> [DATA FOR THIS EXERCISE]
⁂

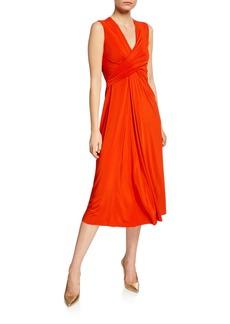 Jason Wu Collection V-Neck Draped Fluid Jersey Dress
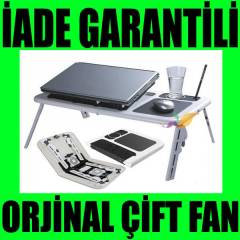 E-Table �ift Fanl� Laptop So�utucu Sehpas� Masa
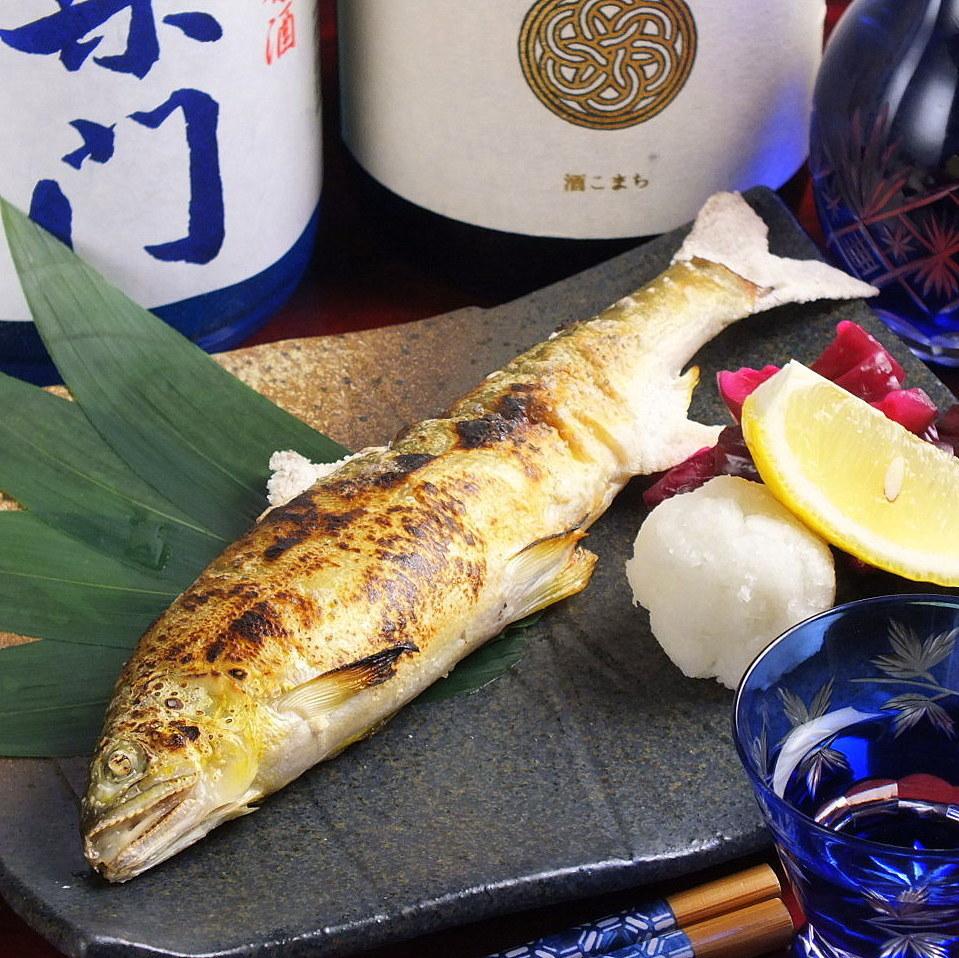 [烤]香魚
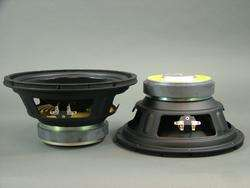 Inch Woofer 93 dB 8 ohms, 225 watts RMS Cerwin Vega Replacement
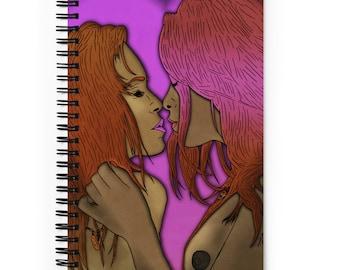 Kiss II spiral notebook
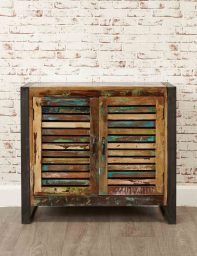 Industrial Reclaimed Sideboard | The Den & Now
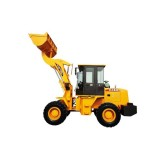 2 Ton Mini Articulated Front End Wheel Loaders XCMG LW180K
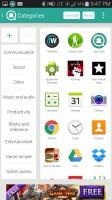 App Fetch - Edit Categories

⁂

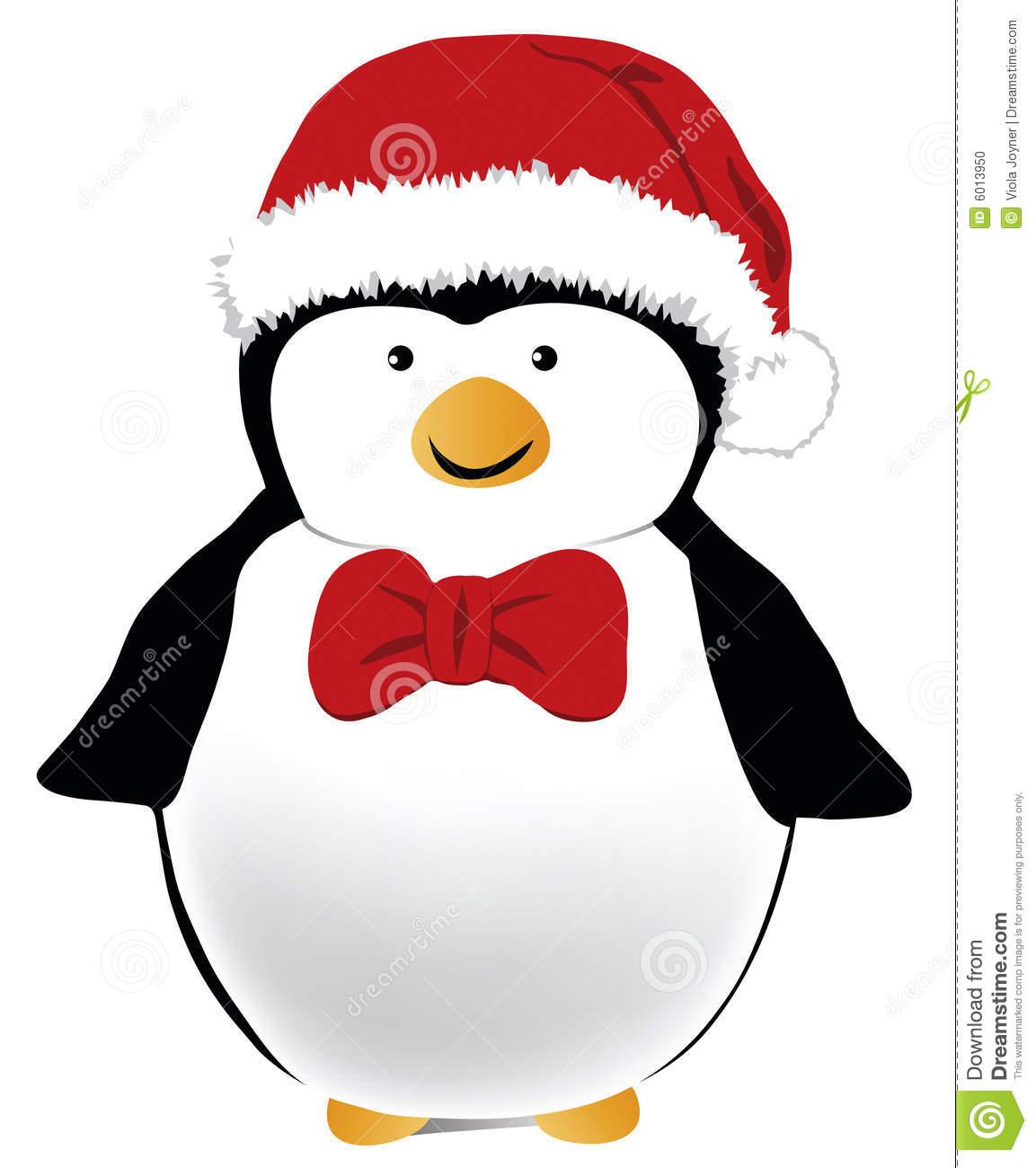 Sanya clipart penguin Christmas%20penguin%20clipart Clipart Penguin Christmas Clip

⁂

> [WORK TO BE COMPLETED] What do the entries above read from the line containing "Inch Woofer 93" through the line containing "App Fetch - Edit Categories"? Output those lines exactly, both ends included, with the pictures left out.

> [RESULT]
 Inch Woofer 93 dB 8 ohms, 225 watts RMS Cerwin Vega Replacement
 Kiss II spiral notebook
 Industrial Reclaimed Sideboard | The Den & Now
 2 Ton Mini Articulated Front End Wheel Loaders XCMG LW180K
 App Fetch - Edit Categories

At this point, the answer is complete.